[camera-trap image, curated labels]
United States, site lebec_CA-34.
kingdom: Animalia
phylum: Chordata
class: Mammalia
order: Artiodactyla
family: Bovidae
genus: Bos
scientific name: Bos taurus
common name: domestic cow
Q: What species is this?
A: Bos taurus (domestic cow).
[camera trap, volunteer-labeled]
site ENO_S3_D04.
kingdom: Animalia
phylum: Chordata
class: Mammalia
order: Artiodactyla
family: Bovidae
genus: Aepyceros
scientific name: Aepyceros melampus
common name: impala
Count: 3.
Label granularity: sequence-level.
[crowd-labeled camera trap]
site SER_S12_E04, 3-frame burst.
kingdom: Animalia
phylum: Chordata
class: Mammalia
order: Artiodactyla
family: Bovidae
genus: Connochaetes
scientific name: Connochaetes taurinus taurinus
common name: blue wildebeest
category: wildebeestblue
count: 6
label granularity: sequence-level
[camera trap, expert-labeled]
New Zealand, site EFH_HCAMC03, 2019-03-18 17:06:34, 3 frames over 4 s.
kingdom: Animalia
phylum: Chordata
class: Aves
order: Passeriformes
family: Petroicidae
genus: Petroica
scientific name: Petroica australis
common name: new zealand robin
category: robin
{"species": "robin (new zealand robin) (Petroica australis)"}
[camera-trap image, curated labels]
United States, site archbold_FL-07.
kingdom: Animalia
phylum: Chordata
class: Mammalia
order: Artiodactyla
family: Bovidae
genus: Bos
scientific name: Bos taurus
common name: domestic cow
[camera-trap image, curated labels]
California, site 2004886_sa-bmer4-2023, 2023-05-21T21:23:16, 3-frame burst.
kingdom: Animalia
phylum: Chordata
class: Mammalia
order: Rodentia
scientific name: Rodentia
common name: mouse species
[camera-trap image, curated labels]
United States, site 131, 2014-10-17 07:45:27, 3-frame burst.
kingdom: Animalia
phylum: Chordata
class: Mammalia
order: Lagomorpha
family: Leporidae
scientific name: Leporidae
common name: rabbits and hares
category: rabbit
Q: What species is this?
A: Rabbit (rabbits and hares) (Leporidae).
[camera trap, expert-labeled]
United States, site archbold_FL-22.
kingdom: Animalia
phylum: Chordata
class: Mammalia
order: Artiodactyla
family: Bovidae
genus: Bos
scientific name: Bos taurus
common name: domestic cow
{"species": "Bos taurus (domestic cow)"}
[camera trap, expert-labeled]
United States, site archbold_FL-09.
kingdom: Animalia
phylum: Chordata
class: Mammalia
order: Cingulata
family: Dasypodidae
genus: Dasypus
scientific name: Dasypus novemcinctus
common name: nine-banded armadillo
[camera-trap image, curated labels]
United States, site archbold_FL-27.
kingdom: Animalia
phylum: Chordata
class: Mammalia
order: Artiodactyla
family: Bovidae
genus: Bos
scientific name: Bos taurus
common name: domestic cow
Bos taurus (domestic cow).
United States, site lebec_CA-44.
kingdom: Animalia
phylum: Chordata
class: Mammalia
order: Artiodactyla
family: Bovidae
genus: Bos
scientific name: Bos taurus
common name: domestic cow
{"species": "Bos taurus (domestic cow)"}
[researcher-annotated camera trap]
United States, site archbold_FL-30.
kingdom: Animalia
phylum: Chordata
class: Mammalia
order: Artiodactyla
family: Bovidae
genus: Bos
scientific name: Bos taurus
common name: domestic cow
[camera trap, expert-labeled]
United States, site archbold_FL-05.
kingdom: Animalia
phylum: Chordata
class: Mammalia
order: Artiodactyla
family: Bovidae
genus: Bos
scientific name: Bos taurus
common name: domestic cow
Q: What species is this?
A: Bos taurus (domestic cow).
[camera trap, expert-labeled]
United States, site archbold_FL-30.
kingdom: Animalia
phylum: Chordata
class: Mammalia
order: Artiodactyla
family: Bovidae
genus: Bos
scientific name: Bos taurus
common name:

EXERCISE DETAILS: Set down, word for word, every line from the line that holds "United States, site lebec_CA-44." to the end of the entries above, including both ends.

COMPLETED TASK:
United States, site lebec_CA-44.
kingdom: Animalia
phylum: Chordata
class: Mammalia
order: Artiodactyla
family: Bovidae
genus: Bos
scientific name: Bos taurus
common name: domestic cow
{"species": "Bos taurus (domestic cow)"}
[researcher-annotated camera trap]
United States, site archbold_FL-30.
kingdom: Animalia
phylum: Chordata
class: Mammalia
order: Artiodactyla
family: Bovidae
genus: Bos
scientific name: Bos taurus
common name: domestic cow
[camera trap, expert-labeled]
United States, site archbold_FL-05.
kingdom: Animalia
phylum: Chordata
class: Mammalia
order: Artiodactyla
family: Bovidae
genus: Bos
scientific name: Bos taurus
common name: domestic cow
Q: What species is this?
A: Bos taurus (domestic cow).
[camera trap, expert-labeled]
United States, site archbold_FL-30.
kingdom: Animalia
phylum: Chordata
class: Mammalia
order: Artiodactyla
family: Bovidae
genus: Bos
scientific name: Bos taurus
common name:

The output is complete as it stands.